In the forum thread about aquarium pH, how long do pH changes from adding CO2 take, even in small tanks?

# Start of TEXT

The pH is always a result of something else. It is not a primary parameter. If you add an acid to your water the pH will drop. If you add an alkaline substance the pH will rise. If the acid or alkaline you add is harmful to the fish it is that which hurts the fish, not the pH. Adding tannins, which are acidic, doesn't harm the fish, but adding inorganic acids may well harm them. When we add CO2 to the water, a tiny bit of the CO2 forms carbonic acid in the water, dropping the pH - actually it, along with the carbonates in the water, form a buffer that holds the pH constant at the value determined by how much CO2 is in the water and how much carbonates are in the water. The change in pH caused by the addition of CO2 does not harm the fish, but too much CO2 in the water will harm the fish, no matter what the pH is.

Fortunately, it is almost impossible to make really sudden changes in pH by adding CO2. Those changes take at least 10+ minutes for the pH to change even in small tanks. I think the ease of measuring pH has caused us to vastly overemphasize pH as a meaningful parameter. I never measure pH in my tank, and haven't done so for several years now.


----------



## klibs (May 1, 2014)

bsantucci said:


> pH drop from co2 is definitely not the same as a pH swing from gH or kH changes. The daily co2 swing won't harm any livestock. As long as fish aren't gasping you're all good.


+1

My pH swing is from about 7 - 5.9 every day. Fish are totally fine.


----------



## DBridges (Sep 22, 2009)

Thanks for the responses, guys. That helps to clear things up a bit.

Seems like any hobby you get into deep enough, you start to miss the forest for the trees sometimes.

David


----------

# End of TEXT
# Start of INFORMATION SUPPLIED

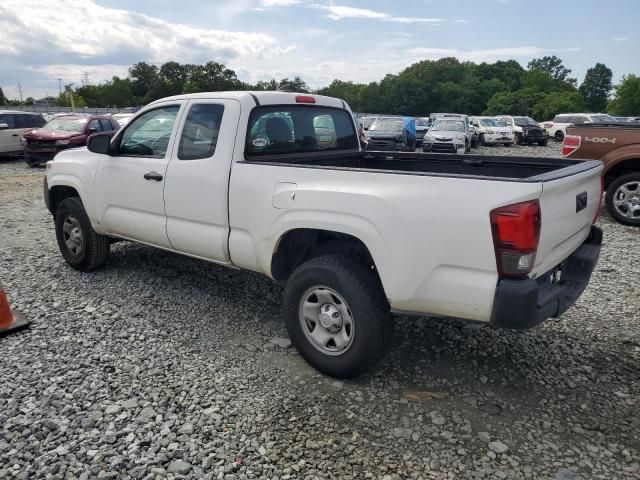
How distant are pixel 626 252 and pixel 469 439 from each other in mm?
4911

# End of INFORMATION SUPPLIED

* _WRITTEN SOLUTION_
At least 10+ minutes.